§ **PROBLEM REQUIREMENTS**:
Look for "Tanzania" in the material below and show each line that contains it.

§ **MATERIAL FOR THIS EXERCISE**:
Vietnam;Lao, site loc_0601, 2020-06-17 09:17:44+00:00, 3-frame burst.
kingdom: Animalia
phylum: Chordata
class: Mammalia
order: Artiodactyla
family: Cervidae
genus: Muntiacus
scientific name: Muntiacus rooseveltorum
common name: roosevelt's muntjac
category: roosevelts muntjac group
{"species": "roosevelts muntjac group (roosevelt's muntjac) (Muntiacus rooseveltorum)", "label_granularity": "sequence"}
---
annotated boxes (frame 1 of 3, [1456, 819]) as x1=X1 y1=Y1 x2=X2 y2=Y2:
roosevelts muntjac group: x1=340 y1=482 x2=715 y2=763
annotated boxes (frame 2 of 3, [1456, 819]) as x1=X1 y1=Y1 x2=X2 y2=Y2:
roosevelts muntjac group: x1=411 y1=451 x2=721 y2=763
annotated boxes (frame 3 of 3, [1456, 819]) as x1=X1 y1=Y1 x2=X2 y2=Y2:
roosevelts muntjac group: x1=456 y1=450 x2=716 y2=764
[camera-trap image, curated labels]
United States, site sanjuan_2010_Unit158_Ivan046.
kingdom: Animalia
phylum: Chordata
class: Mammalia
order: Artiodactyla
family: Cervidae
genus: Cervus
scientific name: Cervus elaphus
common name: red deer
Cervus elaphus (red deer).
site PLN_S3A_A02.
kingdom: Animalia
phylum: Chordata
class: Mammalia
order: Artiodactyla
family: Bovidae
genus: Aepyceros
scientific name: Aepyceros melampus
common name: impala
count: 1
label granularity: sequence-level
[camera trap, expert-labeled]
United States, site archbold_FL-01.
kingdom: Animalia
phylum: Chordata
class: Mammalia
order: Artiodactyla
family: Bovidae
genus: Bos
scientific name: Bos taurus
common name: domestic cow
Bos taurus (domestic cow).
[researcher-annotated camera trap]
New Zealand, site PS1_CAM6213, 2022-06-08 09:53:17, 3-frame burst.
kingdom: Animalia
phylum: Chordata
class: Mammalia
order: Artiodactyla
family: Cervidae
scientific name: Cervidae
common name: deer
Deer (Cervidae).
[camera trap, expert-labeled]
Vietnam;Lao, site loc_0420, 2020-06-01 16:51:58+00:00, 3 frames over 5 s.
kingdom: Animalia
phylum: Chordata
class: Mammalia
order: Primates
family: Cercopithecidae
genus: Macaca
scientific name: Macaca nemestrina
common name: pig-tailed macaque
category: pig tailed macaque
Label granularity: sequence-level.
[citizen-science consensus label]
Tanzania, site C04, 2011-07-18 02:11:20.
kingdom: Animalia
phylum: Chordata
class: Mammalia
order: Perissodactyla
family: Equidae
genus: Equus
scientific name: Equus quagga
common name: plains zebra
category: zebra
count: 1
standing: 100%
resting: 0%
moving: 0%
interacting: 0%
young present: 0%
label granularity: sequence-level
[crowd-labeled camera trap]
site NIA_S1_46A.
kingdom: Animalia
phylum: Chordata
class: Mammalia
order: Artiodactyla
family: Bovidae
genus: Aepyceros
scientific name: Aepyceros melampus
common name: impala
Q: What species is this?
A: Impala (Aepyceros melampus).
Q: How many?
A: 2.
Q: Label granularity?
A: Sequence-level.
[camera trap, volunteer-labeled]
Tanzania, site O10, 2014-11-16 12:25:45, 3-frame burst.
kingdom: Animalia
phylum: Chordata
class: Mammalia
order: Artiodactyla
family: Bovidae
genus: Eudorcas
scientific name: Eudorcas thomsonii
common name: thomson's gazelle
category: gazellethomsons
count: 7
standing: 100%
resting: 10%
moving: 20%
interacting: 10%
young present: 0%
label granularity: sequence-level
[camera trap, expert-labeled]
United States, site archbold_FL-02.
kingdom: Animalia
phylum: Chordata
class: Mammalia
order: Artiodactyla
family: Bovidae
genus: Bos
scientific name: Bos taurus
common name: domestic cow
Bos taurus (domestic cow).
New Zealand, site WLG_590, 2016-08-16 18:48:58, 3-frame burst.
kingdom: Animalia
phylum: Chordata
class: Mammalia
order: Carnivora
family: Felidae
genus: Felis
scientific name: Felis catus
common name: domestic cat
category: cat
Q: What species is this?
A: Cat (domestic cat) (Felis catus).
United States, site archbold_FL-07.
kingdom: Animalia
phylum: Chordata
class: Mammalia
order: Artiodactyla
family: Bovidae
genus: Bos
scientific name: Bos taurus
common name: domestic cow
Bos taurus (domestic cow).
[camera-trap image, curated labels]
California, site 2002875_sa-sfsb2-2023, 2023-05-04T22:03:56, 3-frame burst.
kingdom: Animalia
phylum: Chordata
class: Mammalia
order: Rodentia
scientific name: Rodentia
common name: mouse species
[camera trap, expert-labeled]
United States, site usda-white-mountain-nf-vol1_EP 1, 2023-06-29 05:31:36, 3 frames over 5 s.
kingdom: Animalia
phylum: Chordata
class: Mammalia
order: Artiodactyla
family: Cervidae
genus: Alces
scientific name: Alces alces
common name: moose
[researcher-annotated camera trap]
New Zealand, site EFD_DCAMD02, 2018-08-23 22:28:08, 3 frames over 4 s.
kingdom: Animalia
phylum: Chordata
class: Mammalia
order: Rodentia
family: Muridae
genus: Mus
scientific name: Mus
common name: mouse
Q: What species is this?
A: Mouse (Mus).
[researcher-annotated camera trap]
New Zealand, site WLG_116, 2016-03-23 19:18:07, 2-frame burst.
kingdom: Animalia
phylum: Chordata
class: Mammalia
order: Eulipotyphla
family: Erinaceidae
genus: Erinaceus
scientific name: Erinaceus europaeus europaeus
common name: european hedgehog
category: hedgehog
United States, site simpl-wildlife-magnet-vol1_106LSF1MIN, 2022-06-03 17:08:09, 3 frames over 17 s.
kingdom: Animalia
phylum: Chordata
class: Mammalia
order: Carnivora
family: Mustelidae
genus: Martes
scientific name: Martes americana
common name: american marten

§ **RESPONSE TO THIS EXERCISE**:
Tanzania, site C04, 2011-07-18 02:11:20.
Tanzania, site O10, 2014-11-16 12:25:45, 3-frame burst.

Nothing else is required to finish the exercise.